Cleaning was my least favorite thing to do—my floor was constantly a minefield, unless I knew that someone was going to be entering in, at most, the next thirty minutes. I could do it, there wasn’t anything stopping me from cleaning up my room (my closet, even) other than myself. And I could have listened to him, that would have been easy too. Amber had told me to do the same thing, every time she did I acted like she wasn’t talking in the first place—too much of a bother, I couldn’t hear what she was saying. “I can’t hear you”. That’s what I would say.

“So, we don’t have clothes for Doctor Frankenstein, Victor.” For a second he looked at me, for a second he looked me up and down, then he scratched his neck. “The simplest thing I say we could do is…” He didn’t have an answer, he was trying to prolong conversation.
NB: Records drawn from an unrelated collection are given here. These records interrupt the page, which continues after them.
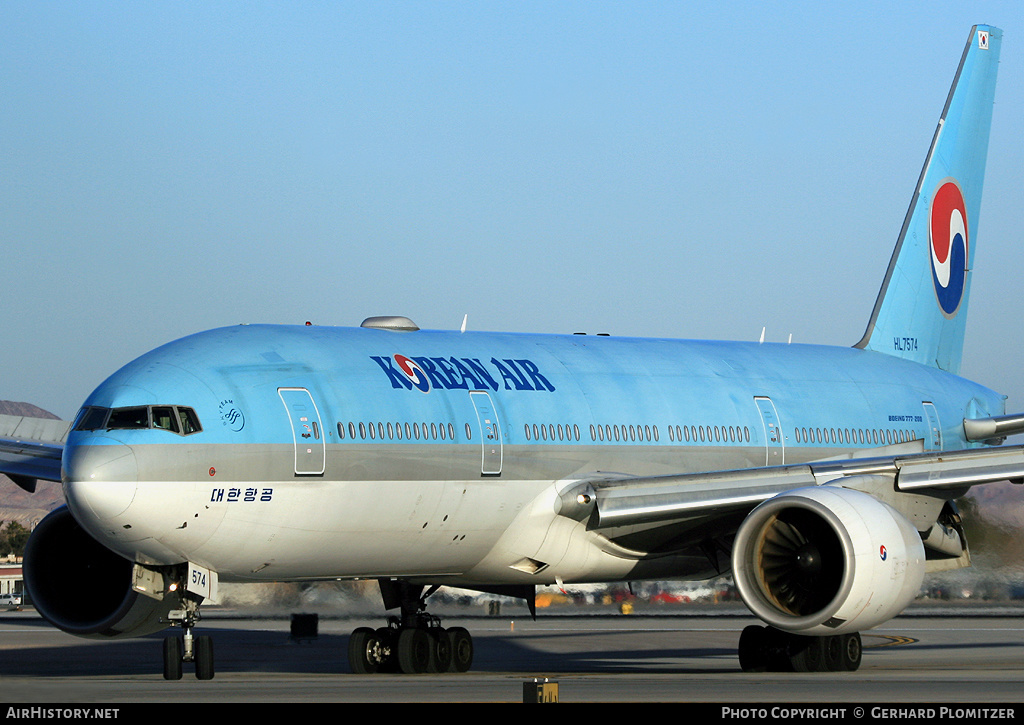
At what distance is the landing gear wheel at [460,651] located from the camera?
2186cm

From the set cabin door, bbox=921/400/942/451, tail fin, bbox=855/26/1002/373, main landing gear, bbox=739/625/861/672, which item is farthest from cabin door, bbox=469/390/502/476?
tail fin, bbox=855/26/1002/373

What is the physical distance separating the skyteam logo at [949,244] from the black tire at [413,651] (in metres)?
11.9

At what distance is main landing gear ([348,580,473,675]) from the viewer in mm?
21547

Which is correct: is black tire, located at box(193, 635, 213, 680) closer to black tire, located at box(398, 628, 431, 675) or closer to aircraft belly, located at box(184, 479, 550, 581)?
aircraft belly, located at box(184, 479, 550, 581)

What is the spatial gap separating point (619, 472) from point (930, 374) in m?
8.31

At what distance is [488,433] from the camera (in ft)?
64.2

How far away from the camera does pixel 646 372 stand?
74.1 ft

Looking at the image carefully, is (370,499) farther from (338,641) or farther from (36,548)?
(338,641)

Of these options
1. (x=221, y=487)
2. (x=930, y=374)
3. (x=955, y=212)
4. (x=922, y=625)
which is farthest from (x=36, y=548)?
(x=922, y=625)

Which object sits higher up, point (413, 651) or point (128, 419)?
point (128, 419)

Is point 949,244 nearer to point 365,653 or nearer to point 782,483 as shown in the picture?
point 782,483

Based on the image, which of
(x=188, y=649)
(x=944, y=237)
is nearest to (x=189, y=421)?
(x=188, y=649)

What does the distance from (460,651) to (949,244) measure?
12.2 meters

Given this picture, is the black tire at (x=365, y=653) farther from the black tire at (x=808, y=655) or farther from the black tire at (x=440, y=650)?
the black tire at (x=808, y=655)
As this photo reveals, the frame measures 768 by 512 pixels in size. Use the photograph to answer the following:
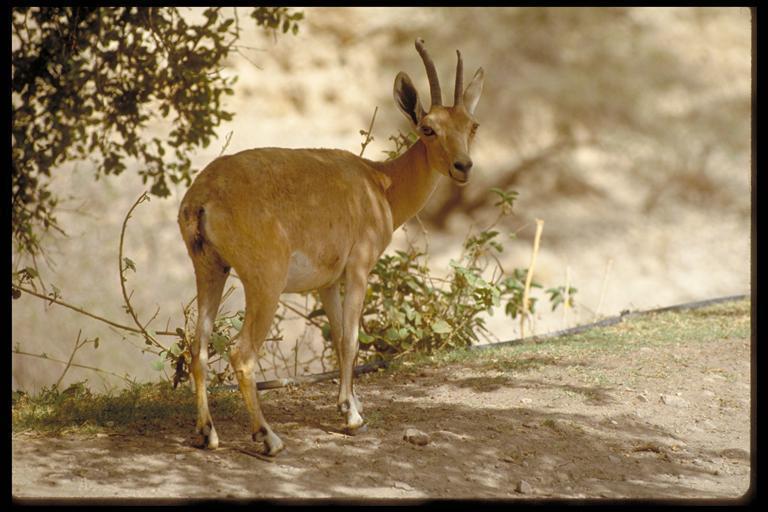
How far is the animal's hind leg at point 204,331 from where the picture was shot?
18.3 ft

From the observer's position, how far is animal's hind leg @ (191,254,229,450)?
18.3 feet

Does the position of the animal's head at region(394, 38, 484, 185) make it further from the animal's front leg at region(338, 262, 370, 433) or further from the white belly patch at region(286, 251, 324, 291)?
the white belly patch at region(286, 251, 324, 291)

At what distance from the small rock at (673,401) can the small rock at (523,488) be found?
6.72 ft

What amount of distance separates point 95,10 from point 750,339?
6.55 meters

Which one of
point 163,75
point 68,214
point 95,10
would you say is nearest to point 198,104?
point 163,75

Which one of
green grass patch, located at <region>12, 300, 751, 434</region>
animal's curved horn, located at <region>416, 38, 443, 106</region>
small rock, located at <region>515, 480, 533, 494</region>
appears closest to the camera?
small rock, located at <region>515, 480, 533, 494</region>

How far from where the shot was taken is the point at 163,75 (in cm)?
913

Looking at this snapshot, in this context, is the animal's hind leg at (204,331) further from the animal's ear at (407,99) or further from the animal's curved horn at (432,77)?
the animal's curved horn at (432,77)

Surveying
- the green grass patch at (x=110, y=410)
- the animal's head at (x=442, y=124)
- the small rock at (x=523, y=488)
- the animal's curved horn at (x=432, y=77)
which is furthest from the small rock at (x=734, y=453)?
the green grass patch at (x=110, y=410)

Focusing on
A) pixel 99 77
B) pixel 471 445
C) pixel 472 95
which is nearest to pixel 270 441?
pixel 471 445

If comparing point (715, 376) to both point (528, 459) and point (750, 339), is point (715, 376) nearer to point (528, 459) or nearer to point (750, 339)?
point (750, 339)

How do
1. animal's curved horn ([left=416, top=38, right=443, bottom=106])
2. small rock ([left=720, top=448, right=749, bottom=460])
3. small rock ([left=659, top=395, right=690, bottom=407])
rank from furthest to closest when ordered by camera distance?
small rock ([left=659, top=395, right=690, bottom=407])
animal's curved horn ([left=416, top=38, right=443, bottom=106])
small rock ([left=720, top=448, right=749, bottom=460])

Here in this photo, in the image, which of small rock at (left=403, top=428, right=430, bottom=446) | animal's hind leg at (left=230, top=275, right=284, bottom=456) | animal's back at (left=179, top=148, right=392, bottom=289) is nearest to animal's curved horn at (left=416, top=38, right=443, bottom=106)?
animal's back at (left=179, top=148, right=392, bottom=289)

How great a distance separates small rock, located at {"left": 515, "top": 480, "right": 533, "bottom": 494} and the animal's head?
199cm
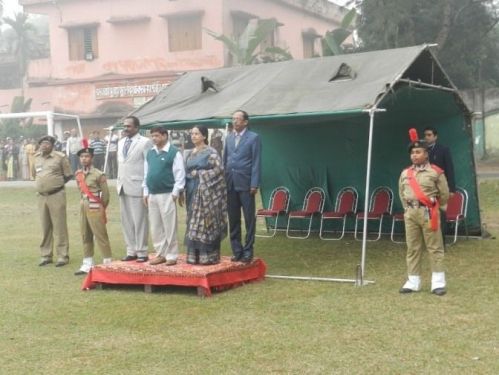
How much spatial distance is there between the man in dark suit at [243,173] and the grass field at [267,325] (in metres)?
0.54

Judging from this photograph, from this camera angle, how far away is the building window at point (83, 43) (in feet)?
98.2

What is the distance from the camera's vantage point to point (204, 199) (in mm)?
8016

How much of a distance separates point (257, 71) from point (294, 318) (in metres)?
4.39

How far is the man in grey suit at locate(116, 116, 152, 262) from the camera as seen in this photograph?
859cm

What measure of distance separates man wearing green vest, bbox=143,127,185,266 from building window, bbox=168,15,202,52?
20292mm

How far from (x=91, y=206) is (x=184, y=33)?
20.0 m

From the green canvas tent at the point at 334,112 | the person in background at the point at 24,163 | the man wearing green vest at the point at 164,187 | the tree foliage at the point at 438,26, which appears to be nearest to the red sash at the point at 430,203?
the green canvas tent at the point at 334,112

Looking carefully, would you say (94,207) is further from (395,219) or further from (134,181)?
(395,219)

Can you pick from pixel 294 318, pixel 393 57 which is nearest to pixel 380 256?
pixel 393 57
He was trying to stall. I was blanking and so was he. In his pocket he was holding onto my necklace—I saw the chain hanging out and at his side.

“We have a lot of toilet paper.”

“Dressing up as a mummy is good, hard to keep the paper on you though, and some people think it’s gross.”

“Some people are stupid.” That wasn’t my best comeback; I could have done much better than that.

“Some people are stupid, yeah.” Another turn to me.

This time I smiled at him. “I think I have an idea.” Approaching my desk I pulled out a drawer, grabbed a pen, scribbled on my finger with it, rubbing the ink onto my thumb. “Let’s try this.” I struggled significantly to reach his face, requiring me to leave the room for a moment and bring in an ottoman to stand on. “Here.”

Gaunt eyes—actually, I have no idea if “gaunt” is a word that can be used to describe eyes, that might be more for the description of someone’s face. Rather, it was dark eyes. Sickly? That was right. Yeah, that was the right word. It looked like he hadn’t slept in days. I noticed that when I wiped the ink underneath his eyes, curled it around his sockets, he didn’t flinch at all. Brought him into the bathroom, turned on the light; I showed him what he looked like. “What about that?”

“Hopefully it doesn’t stain.”

“Amber has makeup that would work.”

“Ink is fine.”

“So I’m a zombie?”

“That’s right, you’re a zombie. We can be zombies.”